Tomatenanbau

Wer ein kleines bisschen Garten besitzt oder wenigstens einen Balkon sein eigen nennen kann, ist prädestiniert für den Anbau von kleinem, unkompliziertem Gemüse wie es etwa die Tomatenpflanze ist.

Vorkehrungen

Es mag unsinnig erscheinen, aber der städtische Balkon als Areal für den Tomatenanbau ist, den Besonderheiten der Pflanze entsprechend, günstiger als so mancher Garten.
Zum Einen bietet er den für die Tomatenpflanze lebenswichtigen Regenschutz, zum Anderen lässt die meist hohe Lage eines Balkons direkte, intensive Sonnenbestrahlung erwarten. Vorsicht ist allerdings geboten bei Sorten, die ausgewiesen sonnenlichtempfindlich sind und den Schatten oder Halbschatten bevorzugen.

Immens wichtig für eine gelungene Aufzucht der kleinen Tomatenpflänzchen zur tischfertigen, leckeren Frucht ist der angesprochene Regenschutz.
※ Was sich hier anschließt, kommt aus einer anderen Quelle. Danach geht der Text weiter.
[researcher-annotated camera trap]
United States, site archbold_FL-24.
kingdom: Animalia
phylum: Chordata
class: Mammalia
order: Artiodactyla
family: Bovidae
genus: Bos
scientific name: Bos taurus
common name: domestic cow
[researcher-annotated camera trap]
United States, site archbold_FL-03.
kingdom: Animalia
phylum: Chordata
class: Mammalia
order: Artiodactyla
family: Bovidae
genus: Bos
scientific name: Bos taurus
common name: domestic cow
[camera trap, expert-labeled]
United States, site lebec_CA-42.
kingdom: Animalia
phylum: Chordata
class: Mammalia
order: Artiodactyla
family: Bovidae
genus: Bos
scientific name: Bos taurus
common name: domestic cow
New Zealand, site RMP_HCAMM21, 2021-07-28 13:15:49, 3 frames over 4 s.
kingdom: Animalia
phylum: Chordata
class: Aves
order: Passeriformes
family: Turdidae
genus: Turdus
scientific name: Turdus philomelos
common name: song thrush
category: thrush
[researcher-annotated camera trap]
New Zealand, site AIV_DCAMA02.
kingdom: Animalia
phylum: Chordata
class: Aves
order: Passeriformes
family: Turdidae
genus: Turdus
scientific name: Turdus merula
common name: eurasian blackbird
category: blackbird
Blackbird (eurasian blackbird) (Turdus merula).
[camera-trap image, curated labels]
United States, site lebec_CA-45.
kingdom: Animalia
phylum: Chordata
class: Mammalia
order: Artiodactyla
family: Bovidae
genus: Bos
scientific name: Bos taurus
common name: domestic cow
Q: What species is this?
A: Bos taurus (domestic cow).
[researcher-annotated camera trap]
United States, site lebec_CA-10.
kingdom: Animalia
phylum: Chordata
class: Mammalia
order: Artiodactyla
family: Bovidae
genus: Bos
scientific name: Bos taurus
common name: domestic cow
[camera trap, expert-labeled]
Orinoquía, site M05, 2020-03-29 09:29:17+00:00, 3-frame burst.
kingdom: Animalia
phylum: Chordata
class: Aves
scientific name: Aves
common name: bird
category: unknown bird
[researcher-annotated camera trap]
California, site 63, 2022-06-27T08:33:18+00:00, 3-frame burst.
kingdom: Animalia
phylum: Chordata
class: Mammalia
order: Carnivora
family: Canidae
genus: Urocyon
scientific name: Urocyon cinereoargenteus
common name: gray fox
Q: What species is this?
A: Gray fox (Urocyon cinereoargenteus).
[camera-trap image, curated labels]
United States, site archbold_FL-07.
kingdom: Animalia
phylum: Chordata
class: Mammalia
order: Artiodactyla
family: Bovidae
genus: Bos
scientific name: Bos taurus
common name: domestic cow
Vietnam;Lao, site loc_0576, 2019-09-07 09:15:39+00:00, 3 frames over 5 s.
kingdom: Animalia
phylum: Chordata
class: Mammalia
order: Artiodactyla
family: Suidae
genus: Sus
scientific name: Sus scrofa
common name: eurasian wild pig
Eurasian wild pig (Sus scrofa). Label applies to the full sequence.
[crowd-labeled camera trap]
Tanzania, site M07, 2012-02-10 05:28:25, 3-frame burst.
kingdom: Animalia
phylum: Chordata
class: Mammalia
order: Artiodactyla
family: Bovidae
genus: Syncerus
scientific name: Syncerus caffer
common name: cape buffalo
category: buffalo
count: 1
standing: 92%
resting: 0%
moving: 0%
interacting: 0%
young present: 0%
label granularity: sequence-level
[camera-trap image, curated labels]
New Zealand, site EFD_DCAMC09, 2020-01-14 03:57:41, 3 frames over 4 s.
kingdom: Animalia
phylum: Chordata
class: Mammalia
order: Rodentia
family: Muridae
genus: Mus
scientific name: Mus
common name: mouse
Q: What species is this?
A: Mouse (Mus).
Es ist für die Pflanze absolut unverträglich, mit Regenwasser direkt in Berührung zu kommen. Namentlich werden Blätter und Frucht braun, matschig und ungenießbar, sobald die Pflanze dem Wasser ungeschützt ausgliefert ist.

Ansprüche der Pflanze

Vom Regen abgesehen, ist die Tomatenpflanze relativ unempfindlich und anspruchslos, was den Boden in Beschaffenheit und Nährstoffsubstanz betrifft.
Die vorzugsweise in der Baumschule gekauften, kleinen Pflänzchen werden sorgsam in die Erde gesetzt, und zwar so, dass Stängel und Blätter nicht bedeckt sind. Da wegen der bereits erwähnten Empfindlichkeit der Pflanze gegenüber direktem Wassereinfluss eine zumindest notdürftige Überdachung geschaffen werden musste, versteht sich von selbst, dass besonders die jungen Pflanzen separat gegossen werden müssen. Die vollendete Pflanzung wird deshalb mit einer Gießscheibe beschlossen, die das schnelle Abfließen von ungenutztem Wasser verhindert.

Erste Erfolge

Die meisten Sorten lassen Ende August oder im September die vorerst noch grünen Früchte reifen. Wer dem Prozess ein wenig nachhelfen möchte, ohne auf synthetische Düngemittel zurückgreifen zu müssen, kann den folgenden Tipp probieren. Man nehme ein, zwei mittelgroße Steine, die sich im Laufe des Tages durch die Energie der Sonne erwärmt haben und lege sie knapp unterhalb der Erde nah an die Pflanze. Die Wurzeln sollten dabei aber unversehrt bleiben.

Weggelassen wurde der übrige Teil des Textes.